A Copa Intercontinental, muito embora ainda viesse a ser palco de finais disputadas por pesadas camisas, como Juventus x River Plate (1996), Borussia Dortmund x Cruzeiro (1997), Real Madrid x Vasco da Gama (1998), Manchester United x Palmeiras (1999), Boca Juniors x Real Madrid (2000), Bayern de Munique x Boca Juniors (2001) e Boca Juniors x Milan (2003), a partir de então até a sua última edição só teve vencedor sul-americano em duas temporadas (2000 e 2003), sendo que nas sete outras o campeão foi europeu.
Em ambas as ocasiões, o único clube que conseguiu "furar" a barreira da nova ordem econômica do futebol mundial foi o histórico e heroico Boca Juniors de Carlos Bianchi, treinador que inclusive já havia protagonizado a façanha de levar o Vélez Sarsfield ao título da Intercontinental em 1994. Bianchi conduziu os Xeneizes a três títulos da Libertadores em quatro anos (2000, 2001 e 2003).
No que pareceu ser um capricho dos "Deuses do Futebol", a última edição da Copa Intercontinental, em 2004, teve uma final alternativa, com o Porto vencendo o noviço Once Caldas da Colômbia nos pênaltis.
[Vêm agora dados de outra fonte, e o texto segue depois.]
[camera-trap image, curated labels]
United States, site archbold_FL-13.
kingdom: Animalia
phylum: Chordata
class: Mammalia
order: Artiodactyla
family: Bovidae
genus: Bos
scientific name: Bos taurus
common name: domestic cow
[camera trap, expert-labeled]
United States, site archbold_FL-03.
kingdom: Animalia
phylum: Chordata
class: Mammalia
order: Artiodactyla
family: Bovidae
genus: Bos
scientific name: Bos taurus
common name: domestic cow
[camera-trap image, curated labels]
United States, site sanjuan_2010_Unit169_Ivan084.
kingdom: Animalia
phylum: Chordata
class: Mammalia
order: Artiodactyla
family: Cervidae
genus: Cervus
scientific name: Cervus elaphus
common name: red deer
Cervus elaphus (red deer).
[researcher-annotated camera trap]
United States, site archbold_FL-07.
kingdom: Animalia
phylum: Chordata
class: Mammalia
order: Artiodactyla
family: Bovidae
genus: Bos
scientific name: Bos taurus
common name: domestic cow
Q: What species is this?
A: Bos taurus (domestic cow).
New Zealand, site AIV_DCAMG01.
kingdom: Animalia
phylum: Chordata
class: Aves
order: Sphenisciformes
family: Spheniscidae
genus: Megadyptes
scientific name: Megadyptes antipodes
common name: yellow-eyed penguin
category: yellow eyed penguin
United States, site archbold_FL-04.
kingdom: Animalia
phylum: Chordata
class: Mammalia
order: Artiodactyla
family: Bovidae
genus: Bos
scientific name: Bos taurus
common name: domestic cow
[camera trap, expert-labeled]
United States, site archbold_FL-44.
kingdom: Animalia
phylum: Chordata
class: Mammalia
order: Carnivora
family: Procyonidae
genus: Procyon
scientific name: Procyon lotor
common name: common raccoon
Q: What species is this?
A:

Era o derradeiro ato da histórica competição.
A partir de 2005, forte na experiência da "edição-piloto" do Mundial de Clubes do Brasil em 2000, conquistado pelo Corinthians, a FIFA passou a promover anualmente uma edição do torneio, agora contando com a participação das confederações dos demais continentes - América do Norte, África, Ásia e Oceania.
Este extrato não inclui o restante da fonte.